** Activity **
Print the full text below on social media and the identity of young people, word for word and without any change.

** Text provided **
------------------------------

Staring Down Facebook!

19 Sep

One of the most challenging tasks human beings face is to define their identity – who they are and how they fit into the world. While we adults may be comfortable with who we are, our young people face a more difficult task than the one we faced at their age.


Social media in all its forms from Facebook to Twitter has changed the game. Growing up in the ‘60’s and finding out whom we were and where we fitted involved defining ourselves in, at the most 2 places, home and school. We may have had one identity at home and one at school but those identities were relatively stable and secure. We were who we were and we had no need to change except if we moved town or school.

Today, our children face a much more difficult task courtesy of social media. Not only do they have to define themselves in the home or in their school but also they are under constant pressure to define and redefine themselves each time they log on. Once they place themselves on platforms such as Facebook, they discover that they have to constantly reinvent themselves in response to the comments they find on their wall. If they are going to stay relevant and have any chance of being apart of the ‘in-crowd’, they need to respond to what people say, be it positive or negative comment.

The result of this constant need to reassess and reinvent themselves is that they become fragmented and disconnected from who they are. The more often they have to do this, the more fragmented their understanding of themselves becomes. In the end they simply do not know who they are which can have a major impact on their lives.

------------------------------

** Provided data **
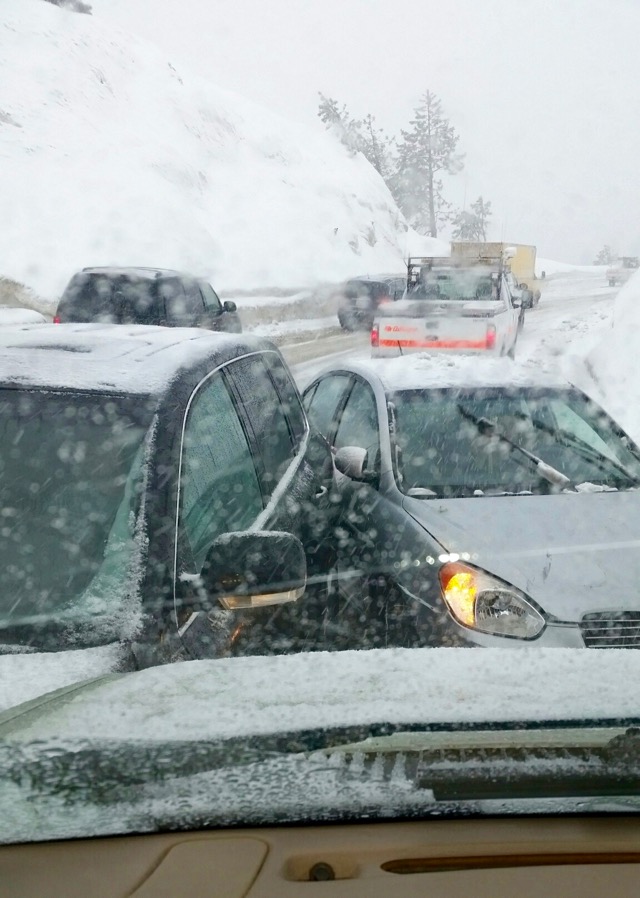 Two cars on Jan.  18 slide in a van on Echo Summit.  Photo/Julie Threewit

------------------------------

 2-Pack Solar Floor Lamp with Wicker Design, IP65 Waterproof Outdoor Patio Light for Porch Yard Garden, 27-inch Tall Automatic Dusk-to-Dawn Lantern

------------------------------

** Reply to the exercise **
Staring Down Facebook!

19 Sep

One of the most challenging tasks human beings face is to define their identity – who they are and how they fit into the world. While we adults may be comfortable with who we are, our young people face a more difficult task than the one we faced at their age.


Social media in all its forms from Facebook to Twitter has changed the game. Growing up in the ‘60’s and finding out whom we were and where we fitted involved defining ourselves in, at the most 2 places, home and school. We may have had one identity at home and one at school but those identities were relatively stable and secure. We were who we were and we had no need to change except if we moved town or school.

Today, our children face a much more difficult task courtesy of social media. Not only do they have to define themselves in the home or in their school but also they are under constant pressure to define and redefine themselves each time they log on. Once they place themselves on platforms such as Facebook, they discover that they have to constantly reinvent themselves in response to the comments they find on their wall. If they are going to stay relevant and have any chance of being apart of the ‘in-crowd’, they need to respond to what people say, be it positive or negative comment.

The result of this constant need to reassess and reinvent themselves is that they become fragmented and disconnected from who they are. The more often they have to do this, the more fragmented their understanding of themselves becomes. In the end they simply do not know who they are which can have a major impact on their lives.